これから起こすのかは微妙にしろ、まだ何の罪も犯していない和輝はといえば、一拍置いた後戸惑ったような声を微かに紡ぐも為されるがままに連行される。

1人の男を拘束しながら複雑な道を慣れた様子で歩く2人の様子は、目撃した文官曰く異様だったというのだが。

擦れ違う衛兵たちはといえば、例外なく他の職員たちと共に敬礼して道を開け、3人が通り過ぎたところで反対の道を突き進む。
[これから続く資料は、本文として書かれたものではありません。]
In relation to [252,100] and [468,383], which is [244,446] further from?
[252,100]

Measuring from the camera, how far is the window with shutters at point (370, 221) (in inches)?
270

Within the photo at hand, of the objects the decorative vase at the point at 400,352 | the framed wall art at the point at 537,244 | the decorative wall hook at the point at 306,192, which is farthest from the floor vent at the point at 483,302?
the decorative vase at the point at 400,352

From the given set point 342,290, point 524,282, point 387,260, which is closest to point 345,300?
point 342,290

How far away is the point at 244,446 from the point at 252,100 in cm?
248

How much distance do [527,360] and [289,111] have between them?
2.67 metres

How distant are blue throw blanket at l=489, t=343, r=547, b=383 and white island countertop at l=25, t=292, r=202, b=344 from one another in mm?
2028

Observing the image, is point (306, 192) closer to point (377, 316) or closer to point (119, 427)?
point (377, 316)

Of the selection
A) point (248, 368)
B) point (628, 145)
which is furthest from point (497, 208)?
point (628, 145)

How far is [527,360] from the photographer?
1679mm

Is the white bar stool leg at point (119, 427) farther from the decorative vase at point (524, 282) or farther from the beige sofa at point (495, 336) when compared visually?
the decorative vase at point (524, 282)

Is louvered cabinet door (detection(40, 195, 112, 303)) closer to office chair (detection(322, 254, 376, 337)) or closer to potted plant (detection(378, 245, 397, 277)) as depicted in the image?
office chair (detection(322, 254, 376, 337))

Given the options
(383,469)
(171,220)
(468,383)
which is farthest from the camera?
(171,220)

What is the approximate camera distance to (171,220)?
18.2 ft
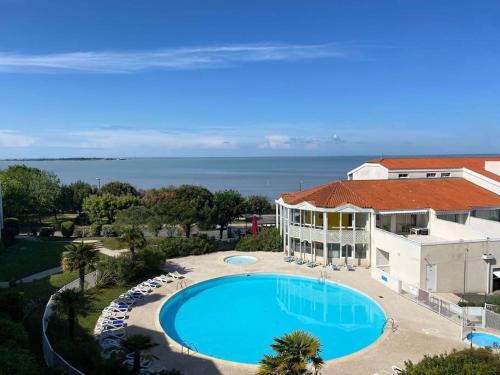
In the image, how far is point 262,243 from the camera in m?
35.5

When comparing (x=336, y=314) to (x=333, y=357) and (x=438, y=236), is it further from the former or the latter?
(x=438, y=236)

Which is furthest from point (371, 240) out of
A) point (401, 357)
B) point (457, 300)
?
point (401, 357)

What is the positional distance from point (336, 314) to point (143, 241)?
13.4 m

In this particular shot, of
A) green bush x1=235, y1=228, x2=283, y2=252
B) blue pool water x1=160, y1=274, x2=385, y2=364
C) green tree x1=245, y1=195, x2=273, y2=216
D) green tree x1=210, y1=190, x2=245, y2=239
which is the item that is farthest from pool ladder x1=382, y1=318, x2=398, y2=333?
green tree x1=245, y1=195, x2=273, y2=216

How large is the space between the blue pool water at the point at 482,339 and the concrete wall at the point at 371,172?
19.9 meters

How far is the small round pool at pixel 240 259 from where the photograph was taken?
1258 inches

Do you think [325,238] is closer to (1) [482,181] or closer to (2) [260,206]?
(1) [482,181]

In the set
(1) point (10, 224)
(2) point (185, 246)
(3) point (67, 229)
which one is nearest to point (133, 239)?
(2) point (185, 246)

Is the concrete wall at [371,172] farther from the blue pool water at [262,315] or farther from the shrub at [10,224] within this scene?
the shrub at [10,224]

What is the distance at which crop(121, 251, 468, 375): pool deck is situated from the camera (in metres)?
15.6

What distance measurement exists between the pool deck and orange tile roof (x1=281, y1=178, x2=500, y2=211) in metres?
5.47

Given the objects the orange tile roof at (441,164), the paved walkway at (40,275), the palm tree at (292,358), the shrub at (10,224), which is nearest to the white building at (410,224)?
the orange tile roof at (441,164)

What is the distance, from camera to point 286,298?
2491 cm

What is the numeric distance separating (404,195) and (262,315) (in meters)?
16.1
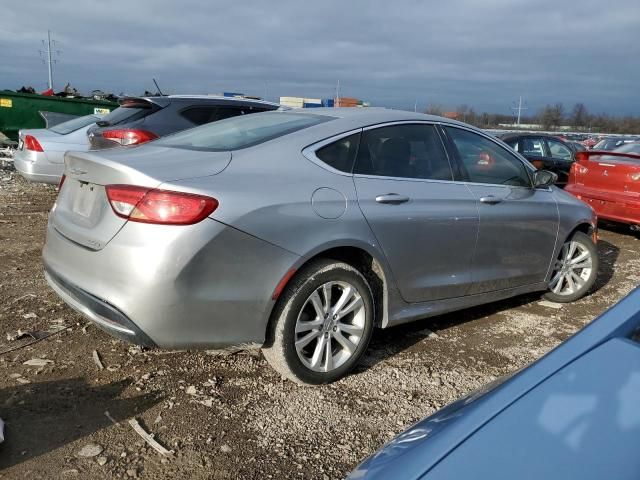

後の尋問に、『教習項目第1項、あまりにも異様な光景があるなら問い質すな、逃げろと叩き込まれております!』と、口を揃えたといい。

これを聞いた執政官マリナを初めとする国王フェリシアと軍統括官サナが士官学校へと怒鳴り込みに行くも、話し半分に流され国王執務室で涙することになるのだが。

衛兵達を一斉に退かせるまで異様な空気を纏うサキとナナは、間に和輝を挟みながら目に涙を溜めて進んでいた。

自分達は正常だと言い聞かせるようにして呟き王の間へと進むサキとナナの様子に、引き摺られる和輝は恐怖に満ちた表情を浮かべ泣き叫ぶような声を響かせて。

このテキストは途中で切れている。